Your market capitalization is four times what it was five years ago, and you’re sitting on a nice pile of cash. What areas are you looking at for acquisitions?

We have been making acquisitions within our core businesses. Any businesses we acquire will add more to our rate of earnings growth than it would be without the acquisition. It’s the rate of earnings growth, not absolute numbers. That’s what our investors expect of us. Growth. If they had wanted security, they would have bought a utility.

NEW…AND NOT-SO-NEW

In which international markets are you concentrating your efforts?

The largest growth rates are in the  “nearly new” markets. A “new” market is one in which we move in and do $3 mil lion in business. The next year, we might do $6 million. It may be 100 percent growth, but it’s still only $3 million.

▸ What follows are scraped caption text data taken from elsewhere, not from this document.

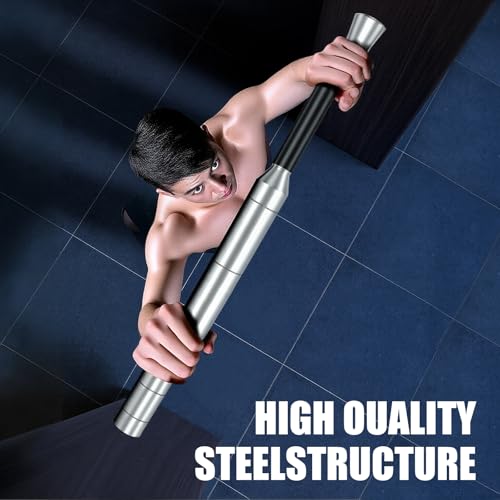 Adjustable 30LB Steel Macebell for Full Body Workout – WITO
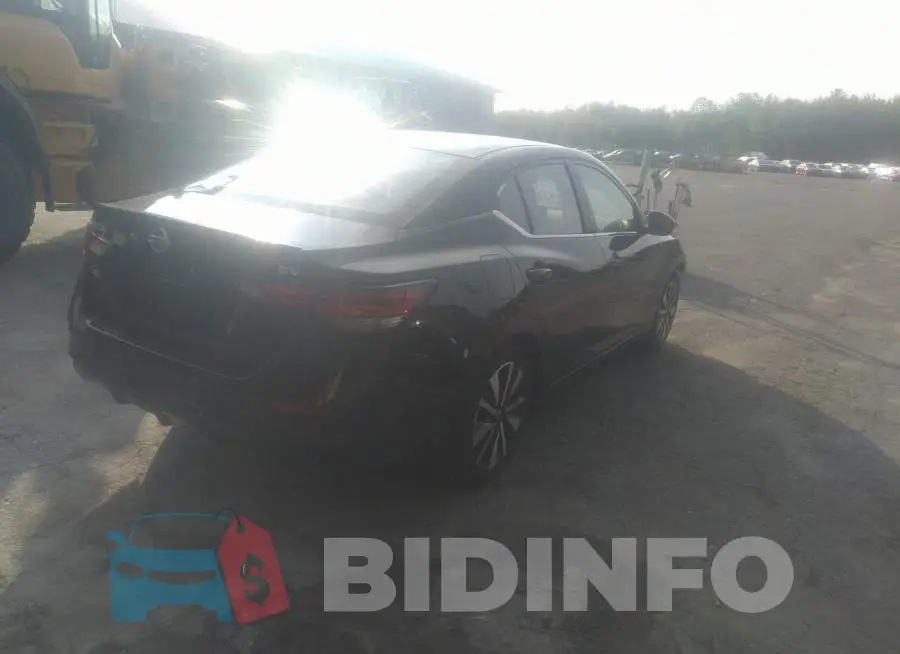 3N1AB8CV5NY306521 Photo# 4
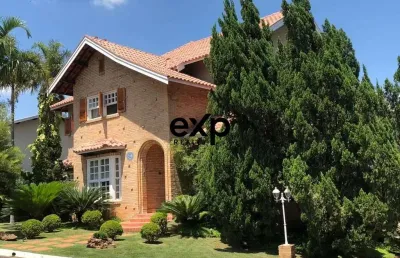 Casa em condomínio fechado com 4 quartos à venda na avenida engenheiro luiz antônio laloni, 321, tijuco das telhas, campinas por r$ 2.098.000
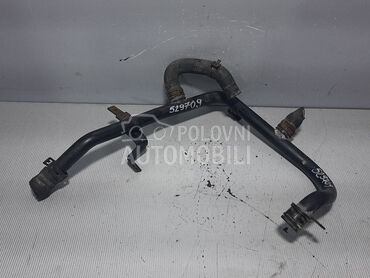 CRIJEVO za Volkswagen Passat B6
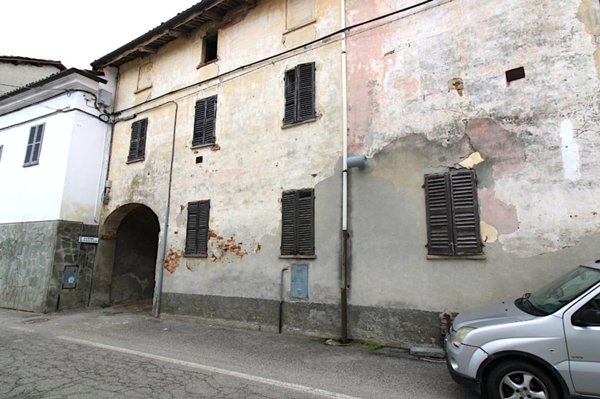 appartamento in vendita a Revigliasco d'Asti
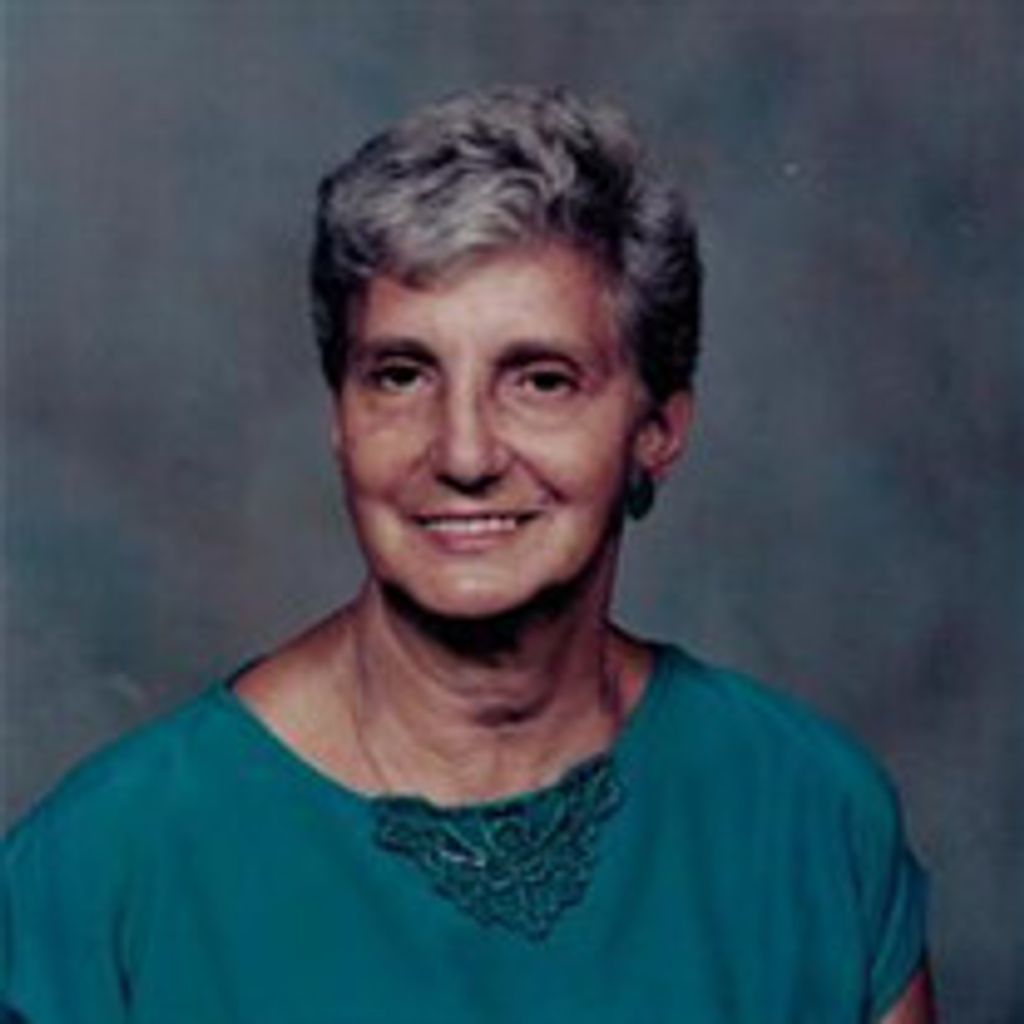 Mary C. Polimine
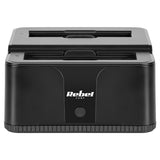 Docking Station HDD SSD USB 3.0 Rebel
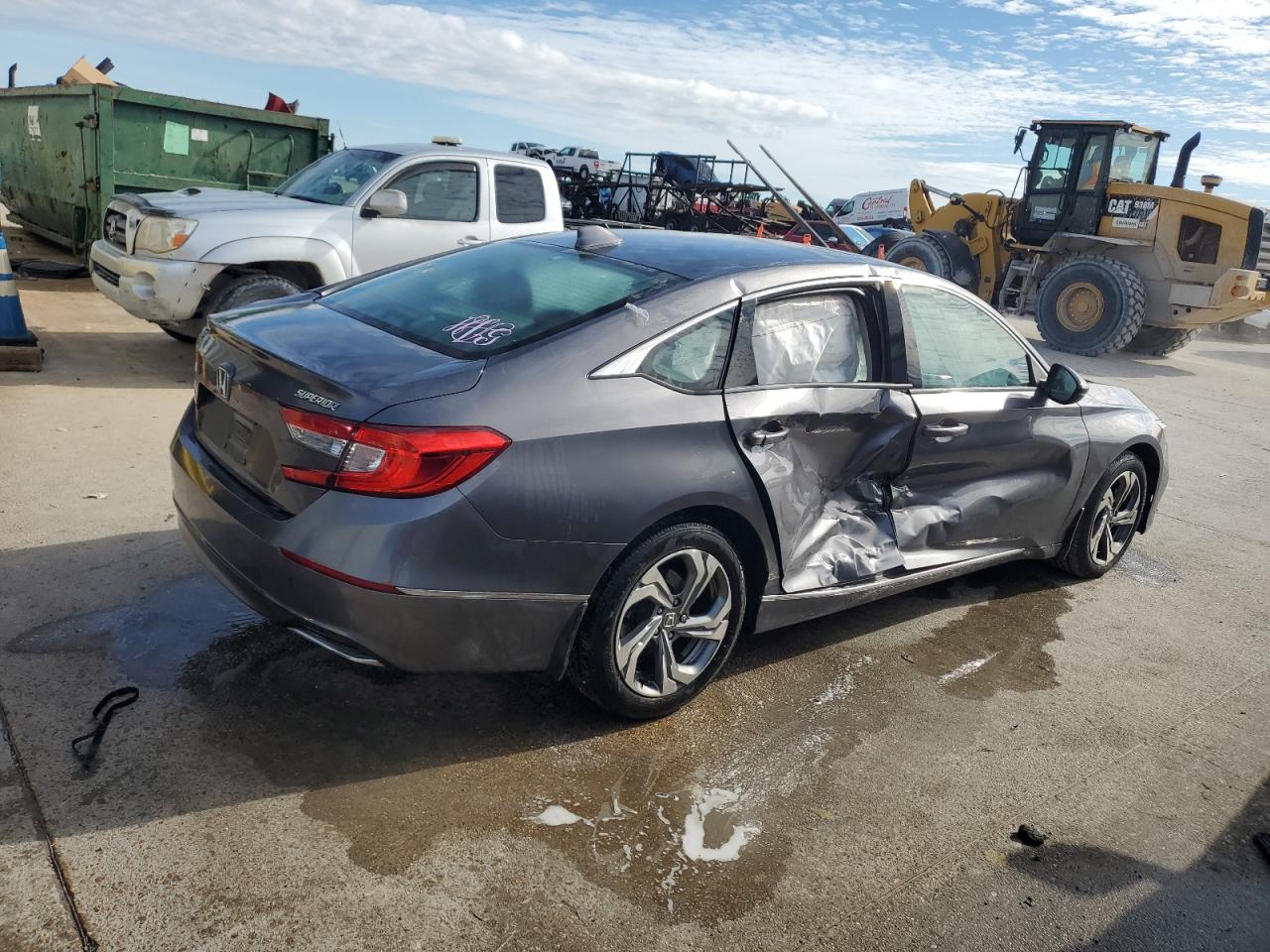 2018 Honda Accord - Image 3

The “nearly new” markets are those we’ve been in for three to five years. There, it may be a $25 million or $30 million business, and it’s growing. Poland is a good example. Our business there is growing at about 60 percent and accounts for about $75 million.

What international market has the most untapped potential for you?

India. It is still somewhat restricted, but it has the potential to add big numbers. It’s a bigger blade market than the U.S., and if we can figure out how to do this right, it can mean enormous business.

ALL IN THE ENGINEERING

What is Gillette’s competitive advantage?

The heart of our business is our ability to develop new products. We have more people involved in the development of the processes-the designing and building of equipment to make Gillette products-than we have in the design or development of the products themselves.

We have four laboratories for research only, and eight laboratories that develop new products. And we have three engineering centers that develop processes and build equipment. This gives us control of the process and the ability to make proprietary products. Consequently, we have never-ending productivity improvement and continual innovation.

What is your primary challenge as CEO?

I hate to sound hackneyed, but my challenge is to make sure I leave this business to my successor with greater prospects for the future. But I expect to be around for a couple of years.